BEGIN INFORMATION SUPPLIED
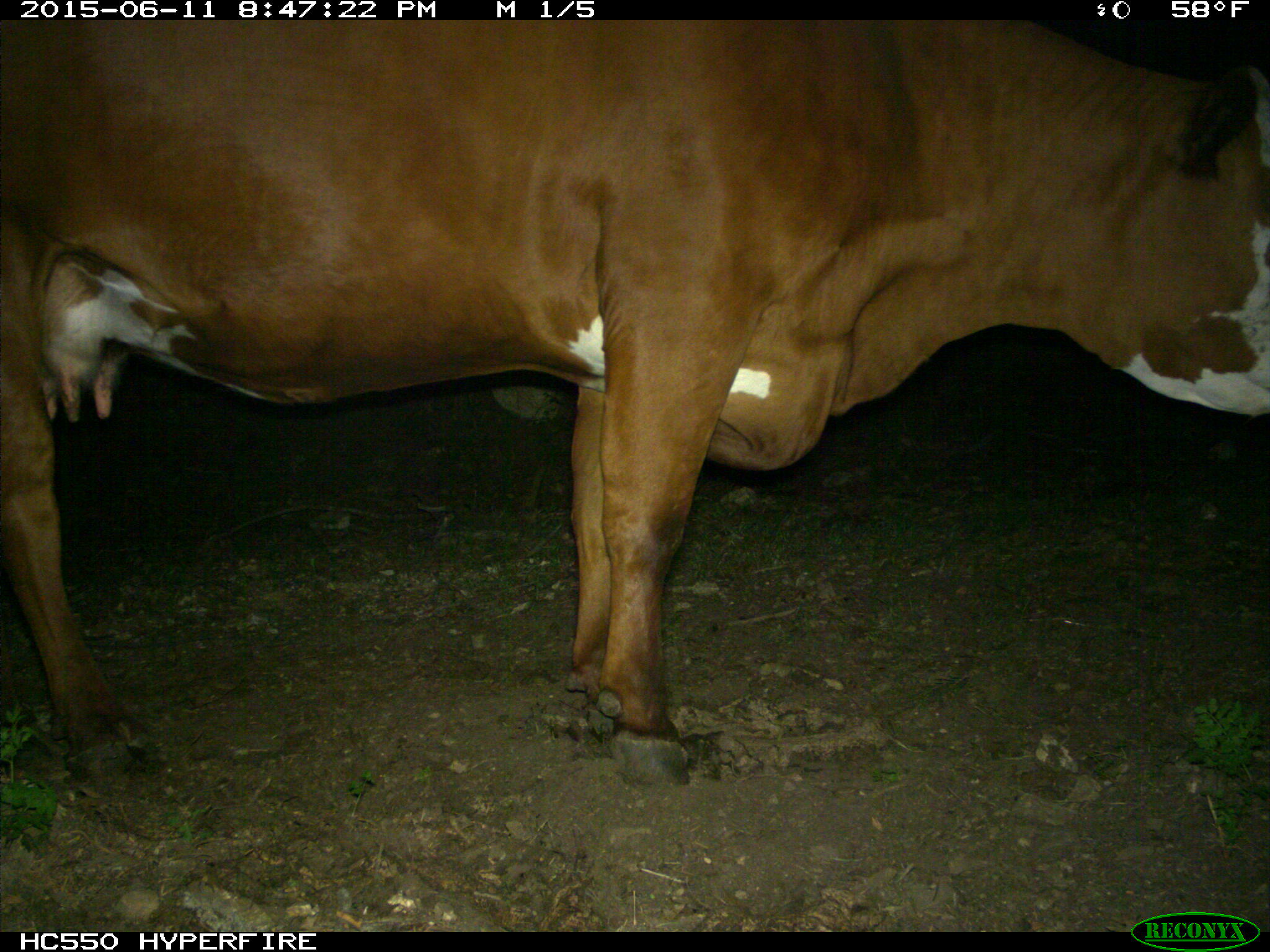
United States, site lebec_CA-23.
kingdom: Animalia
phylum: Chordata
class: Mammalia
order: Artiodactyla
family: Bovidae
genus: Bos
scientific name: Bos taurus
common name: domestic cow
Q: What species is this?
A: Bos taurus (domestic cow).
END INFORMATION SUPPLIED
**ABOUT THIS EXERCISE**
The records above must be copied exactly, with no pictures carried over.

**WRITTEN SOLUTION**
United States, site lebec_CA-23.
kingdom: Animalia
phylum: Chordata
class: Mammalia
order: Artiodactyla
family: Bovidae
genus: Bos
scientific name: Bos taurus
common name: domestic cow
Q: What species is this?
A: Bos taurus (domestic cow).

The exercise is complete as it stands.